At Native Forest Nursery we grow bare root seedlings and #3 container trees. Our container trees are grown in a #3 air pruned pot. This root making container eliminates nearly all potential for root wrapping. This allows for an excellent root structure and delivers an extremely healthy tree. The bare root seedlings at our nursery are grown in a sandy loam soil with high organic matter content, which provides an extremely healthy environment for our seedlings. Our bare root liners and seedlings are hand lifted, packaged, and kept in cold storage until you are ready to plant. Conservation uses for our products include reclamation, mitigation, reforestation, restoration, wildlife habitat improvement and wetland uses. Horticultural uses for our products include field liners, container liners, landscape plantings, budding stock, grafting stock and ornamental uses.
|Latin Name:||Pinus strobus|
|Sun:||Full sun to part shade|
|Zone:||Zone 3 to Zone 8|
|Size:||50 to 80 feet|
|Spread:||20 to 40 feet|
|Care:||Medium, well drained soil|
Distinguished as the tallest tree of eastern North America, Pinus Strobus—commonly referred to as the White Pine—normally looms up to a magnificent height of 50-80 ft. with a 20-40 ft. span; in pre-colonial stands, however, some specimens were reported to grow up to a skyscraping 230 ft.! The tallest current champion, as recorded by the Native Tree Society, stands at a remarkable 188 ft. The White Pine is a moderately fast-growing tree, with its greatest growth spurt (roughly 3 ft. per year) occurring between the ages of 15-45.
Native to the eastern uplands and mixed forests ranging from Newfoundland to Minnesota and southward to Georgia and Alabama, the White Pine is also known as “Eastern White Pine”, “Northern White Pine”, “Weymouth Pine”, and “Soft Pine”. Among the Iroquois tribe, the tree is known as “the Tree of Peace”, and serves as a legendary symbol of solidarity of the League of Five Nations; as historian and museologist (and adopted Seneca tribe member) A. C. Parker published in the early 1900s: “Weapons would be buried under [such] a tree to seal a peace agreement. A tree might even be uprooted to create a cavity for these weapons. The replanted tree on top would become a tree of peace.”
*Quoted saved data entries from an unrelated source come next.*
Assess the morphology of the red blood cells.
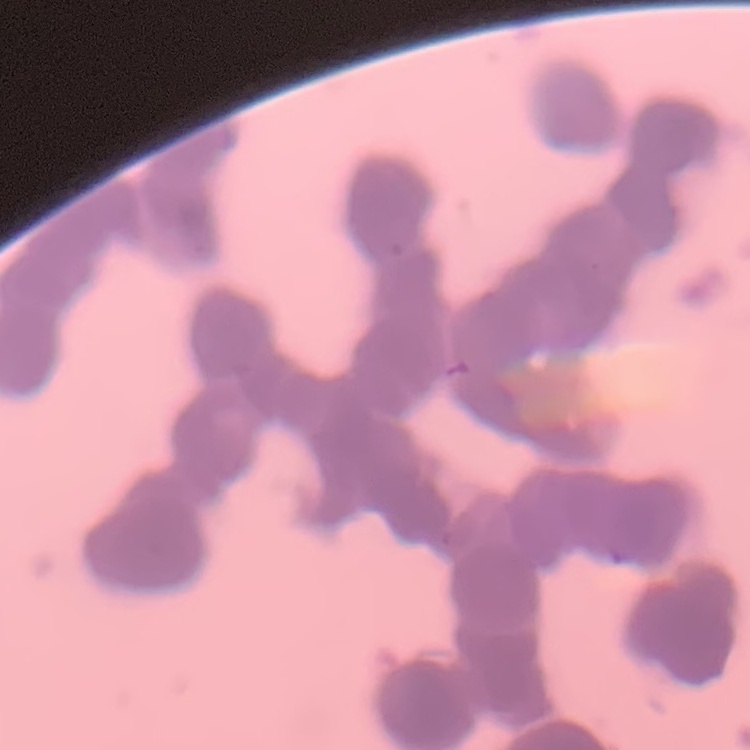

They show rouleaux formation.

Summary:
  - Preparation: thin blood smear
  - Stain: Field's or Giemsa
  - Image type: square crop of a larger photomicrograph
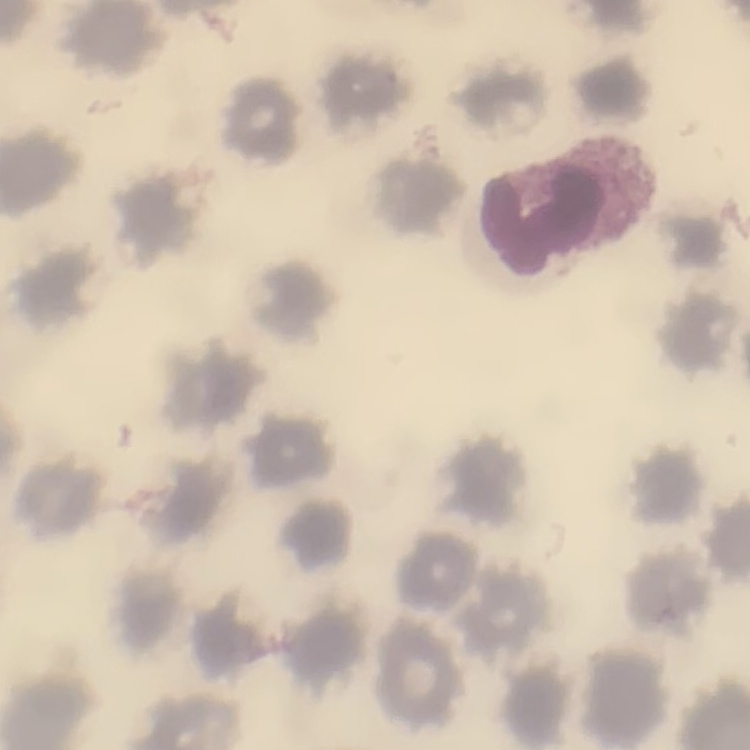
The red blood cells exhibit no rouleaux formation. Field's or Giemsa stain. Thin blood film. One tile cut from a larger photomicrograph.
Assess the morphology of the red blood cells.
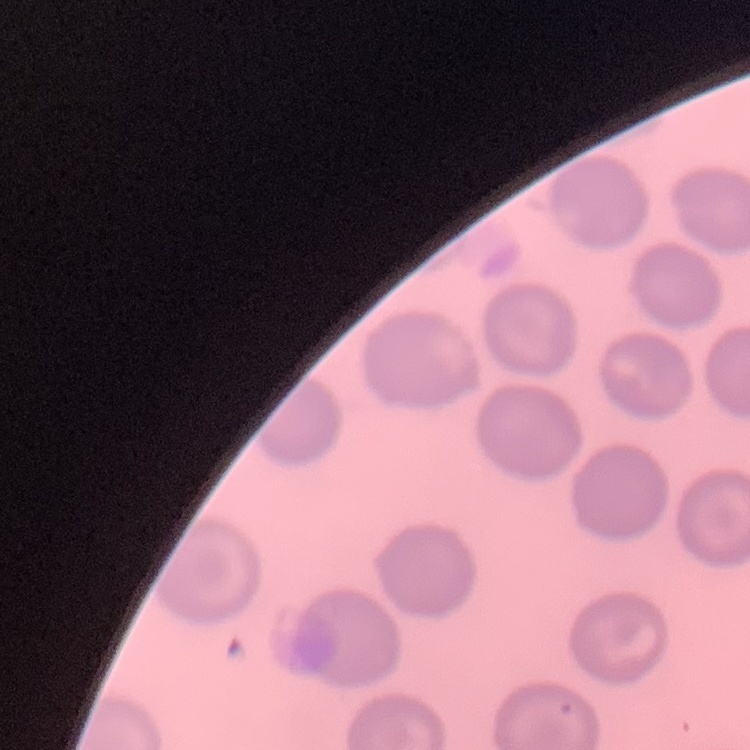
No rouleaux formation.

{
  "preparation": "thin blood film",
  "stain": "Field's or Giemsa",
  "image_type": "square crop of a larger photomicrograph"
}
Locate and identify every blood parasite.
The nonflowering evergreen White Pine, like most pine variants in the Pinaceae family, grows optimally in medium, well-drained soils, and boasts a 3-8 hardiness zone rating. It prefers full sun to partial shade, and its oval-round canopy shades its reddish-brown bark. The specimen’s soft needled leaves are dark green with a bluish tint, finely serrated, long, and segregated in fascicles of five. They cling to the branches for approximately 18 months before being naturally shed. The White Pine produces its first set of cones, cylindrical and chocolatey-brown, after 5-10 years.
This species can function as a charming specimen for parks and lawns, either planted solely or as a hedge. It is easily cared for, demanding minimal maintenance and simply requiring adequate space to accommodate for its sizeable growth. The White Pine also functions as a valuable source of nourishment and shelter for a wide range of biota, and has been used in traditional medicine thanks to its various homeopathic properties. The White Pine’s wood is also highly valued for its straight grain, lightweight hardiness, and length; it has been used extensively for construction, furniture, cabinetry, and handcrafts, and was once prized as the primary wood used for ship masts.